Ultrafast grocery delivery firm Food Rocket, backed by convenience retail giant Couche-Tard, has shut down in a move first reported by Progressive Grocer, having burned through its funding and finding itself unable to bring in additional capital.
“We believe that the rapid delivery industry has disrupted the retail market and changed consumer behaviors,” CEO and founder Vitaly Alexandrov commented. “Unfortunately, current economic conditions reshuffled the tech market and presented significant challenges in the venture capital market. The decision to cease operations was incredibly hard, and we put in 100% up until the very last day, trying to stay afloat for our customers and team members.”

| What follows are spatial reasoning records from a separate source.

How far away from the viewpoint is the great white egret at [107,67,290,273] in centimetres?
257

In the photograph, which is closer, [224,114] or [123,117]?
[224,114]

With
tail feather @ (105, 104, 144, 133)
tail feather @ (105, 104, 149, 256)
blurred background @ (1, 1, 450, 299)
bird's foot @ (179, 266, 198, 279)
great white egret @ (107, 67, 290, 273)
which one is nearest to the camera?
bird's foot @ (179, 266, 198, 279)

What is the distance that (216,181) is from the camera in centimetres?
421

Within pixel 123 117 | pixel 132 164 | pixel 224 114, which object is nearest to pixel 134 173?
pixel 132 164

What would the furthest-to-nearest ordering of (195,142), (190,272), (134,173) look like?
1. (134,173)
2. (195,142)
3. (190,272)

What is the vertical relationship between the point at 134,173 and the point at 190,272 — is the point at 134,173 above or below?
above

The news came the same day as it was revealed that major convenience retail delivery service Gopuff has cut about 2% of its workforce. The move, affecting more than 100 employees and marks the third round of major layoffs in the last year.
Last month, United Kingdom-based on-demand delivery service Deliveroo announced it was laying off 9% of its workforce. Company CEO and founder Will Shu stated that approximately 350 roles would be affected, though the aggregator expects the final tally to be closer to 300 once redeployments are accounted for.
The news comes as, with inflation outpacing consumers’ paychecks, many shoppers have been less willing or able to spring for luxuries such as on-demand convenience. Research from the latest edition of PYMNTS’ Consumer Inflation Sentiment study, “Consumer Inflation Sentiment: The False Appeal of Deal-Chasing Consumers,” for which we surveyed more than 2,100 U.S. consumers, finds that three-quarters have cut back on nonessential retail purchases.
Ultrafast on-demand delivery has been struggling since early 2022, a year when many players bowed out or dramatically reduced their coverage, but some remain optimistic about the model even as economic headwinds compound the economic challenges inherent to the high-cost model.
Just a couple weeks ago, it was reported that Amazon has increased its investment in ultrafast delivery, having opened about 45 same-day fulfillment warehouses in the last four years and potentially adding more than 100 more in the next several years.
There certainly remains a market for convenient eCommerce options, but it is more difficult to drive adoption with the majority of consumers who make less than $100K each year. Research from the latest edition of PYMNTS’ ConnectedEconomy™ study, The ConnectedEconomy™ Monthly Report: Digitally Divided – Work, Health and the Income Gap, which draws from a census-balanced survey of more than 2,700 U.S. adults, reveals that high-income consumers are 70% more likely than low-income consumers to participate in the digital economy, driven primarily by their use of digital to work from home.
With this pressure on the quick commerce industry, major players are doing everything that they can to keep costs as low as possible for consumers, but with these efforts taking a toll on profit margins, it could turn out to be a lose-lose situation.
“On the affordability side, … we’ve taken down transaction costs for consumers by about 8% in the past year, and we’re always trying to drive this down,” DoorDash CEO Tony Xu told analysts on a call last month.